|September 13 · Issue #6 · View online |
there are a lot of gold nuggets in this week’s issue; we have had our minds blown by WaveNet, have been regaled with a fantastic tutorial by members of the Google brain team and have been made to ponder fundamental deep learning theory by an intriguing advance from the realm of physics…
I hope you enjoy those reads as much as we did, and if you like this newsletter please consider sharing it with a friend or colleague,
| Intel buying chipmaker Movidius to boost artificial-intelligence efforts |
Following last week’s tiny Deep Learning supercomputer announcement, Movidius is now part of Intel.
| The Next Wave of Deep Learning Architectures |
This article sheds some light on the current architectures used in the field and presents a new approach by Wave Computing.

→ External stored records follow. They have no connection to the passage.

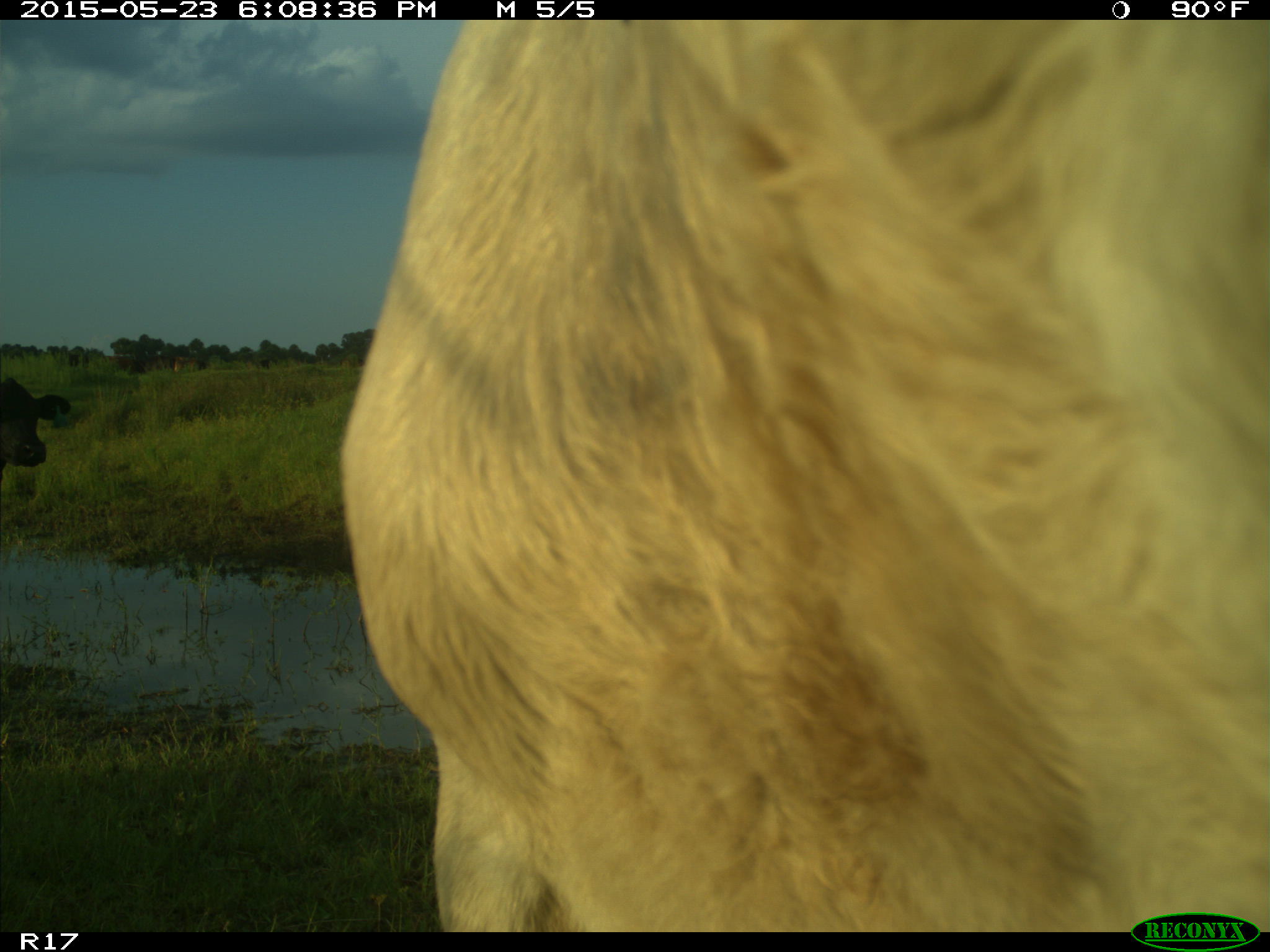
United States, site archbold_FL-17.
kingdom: Animalia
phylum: Chordata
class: Mammalia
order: Artiodactyla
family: Bovidae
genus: Bos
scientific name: Bos taurus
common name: domestic cow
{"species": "Bos taurus (domestic cow)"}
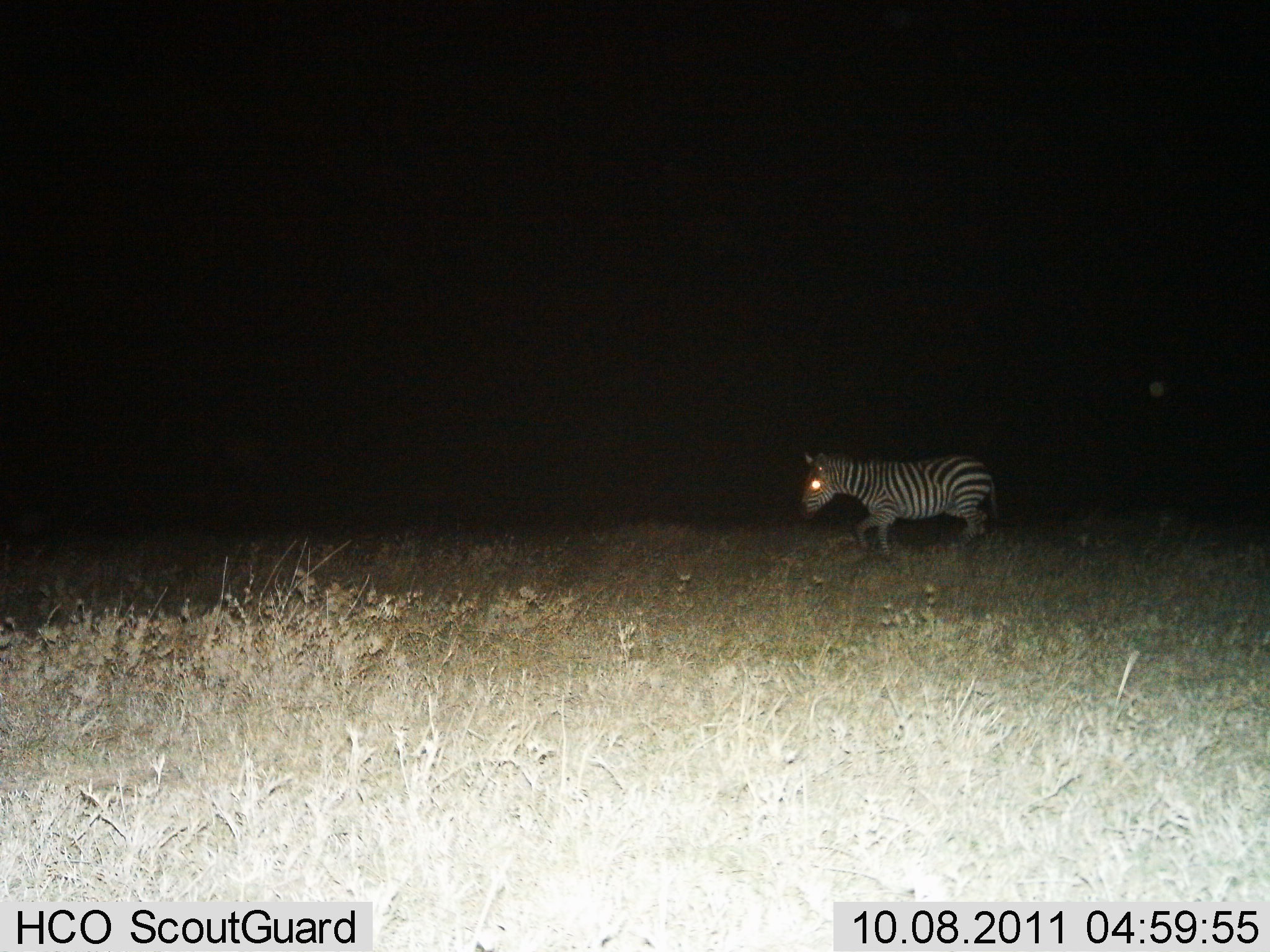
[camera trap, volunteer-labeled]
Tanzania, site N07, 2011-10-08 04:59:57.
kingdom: Animalia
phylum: Chordata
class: Mammalia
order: Perissodactyla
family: Equidae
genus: Equus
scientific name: Equus quagga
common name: plains zebra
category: zebra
Zebra (plains zebra) (Equus quagga), count 1. Behavior (volunteer vote fractions): standing 25%, resting 0%, moving 83%, interacting 0%. Young present (vote fraction): 0%. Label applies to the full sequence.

| Deep Learning in 2016: Tech Giants Move to Share Data - Dataconomy |
Informative overview of the recent moves of tech giants to share data and tools and the rationale behind it.
| Apple is trying to turn the iPhone into a DSLR using artificial intelligence | The Verge |
Looks like Apple’s iBrain is already generating results. We will be able to check them out for ourselves in a few days.
| WaveNet: A Generative Model for Raw Audio | DeepMind |
DeepMind is using Deep Learning directly on soundwaves without using a spectral analyzer as a first step. It is amazing that it works at all and mind-blowing that it works as well as it does. Listen to some of the generated speech and music samples.
| Attention and Augmented Recurrent Neural Networks — Distill |
A great introduction to the use of attention in RNNs by members of the Google Brain team. They introduce you to the four key concepts of augmented RNNs, which seem to play a major role in the future.
| The Extraordinary Link Between Deep Neural Networks and the Nature of the Universe |
Nobody understands why deep neural networks are so good at solving complex problems. Now physicists say the secret is buried in the laws of physics.
| Deep Learning Reading Group: Deep Networks with Stochastic Depth |
Ingenious idea: randomly bypass network layers to counteract diminishing gradients, feature reuse & long training times, Related paper: https://arxiv.org/abs/1603.09382
| Andrej Karpathy (Research Scientist at OpenAI) - Session on Sep 8, 2016 - Quora |
Includes an interesting answer to what he thinks is underdeveloped in ML development: “I haven’t found a way to properly articulate this yet but somehow everything we do in deep learning is memorization (interpolation, pattern recognition, etc) instead of thinking (extrapolation, induction, etc).”
| GitHub - danijar/mindpark: Testbed for deep reinforcement learning algorithms |
mindpark - Testbed for deep reinforcement learning algorithms
| Generating Videos with Scene Dynamics - MIT |
The authors capitalize on large amounts of unlabeled video in order to learn a model of scene dynamics for both video recognition tasks (e.g. action classification) and video generation tasks (e.g. future prediction)…
| Discrete Variational Autoencoders |
The authors introduce a novel class of probabilistic models, comprising an undirected discrete component and a directed hierarchical continuous component, that can be trained efficiently using the variational autoencoder framework.
| Stacked Approximation Regression Machine manuscript withdrawn |
Author’s note on the withdrawal of the SARM paper that has been featured here.